“明日赴会,琴必须随身。”她取出紫檀琴匣,指腹摩挲匣角机关,“你把‘清心引’的备用弦缠好,藏于袖袋。另备三枚银针,浸过解毒水,贴身携带。”
青霜一一应下,忽觉庭院风起,檐下银铃轻响。她抬头,却见墙头黑影一闪而没,快如夜鸦掠枝。

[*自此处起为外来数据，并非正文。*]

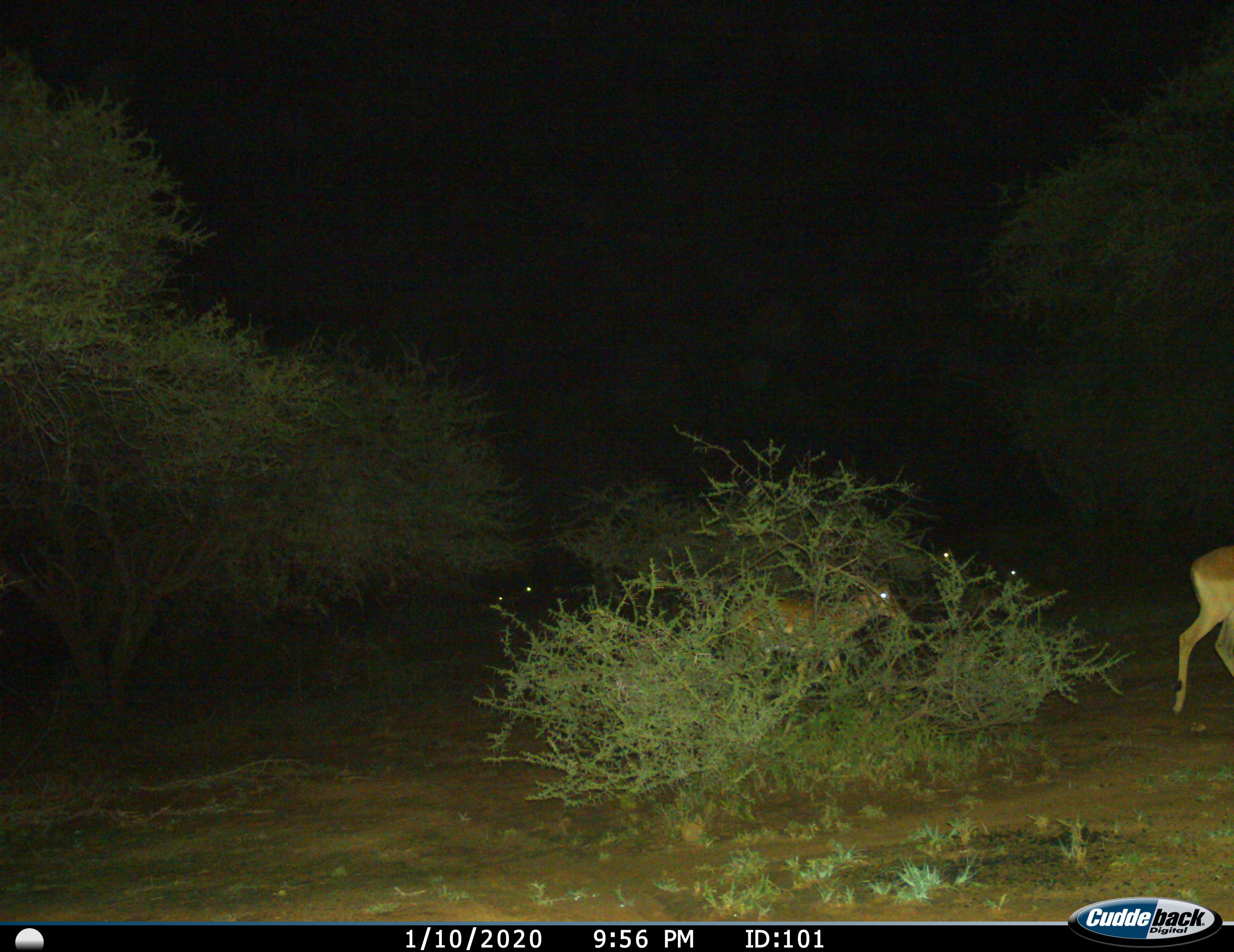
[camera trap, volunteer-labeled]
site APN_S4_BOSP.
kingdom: Animalia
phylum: Chordata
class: Mammalia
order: Artiodactyla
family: Bovidae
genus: Aepyceros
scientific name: Aepyceros melampus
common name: impala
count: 6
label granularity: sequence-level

谢昭宁已察觉异样,悄然按住琴匣。片刻后,一道身影自屋脊跃下,落地无声,直趋窗前。玄影摘下面罩一角,露出半张覆疤的脸,手中抛入一枚腰牌,正落在案上。
谢昭宁拾起细看——云纹与请柬暗记一致,背面刻“承安卫”,乃三皇子私属巡查之印。更奇者,牌底沾血,尚温。
她闭目凝神,十指轻搭琴弦,奏出《窥心引》曲调。音波微漾,《心音谱》浮于心海,玉佩随之轻颤——此血含恨意、焦灼、还有一丝不甘的执念,绝非死士临终所留,而是被强行夺牌者挣扎所致。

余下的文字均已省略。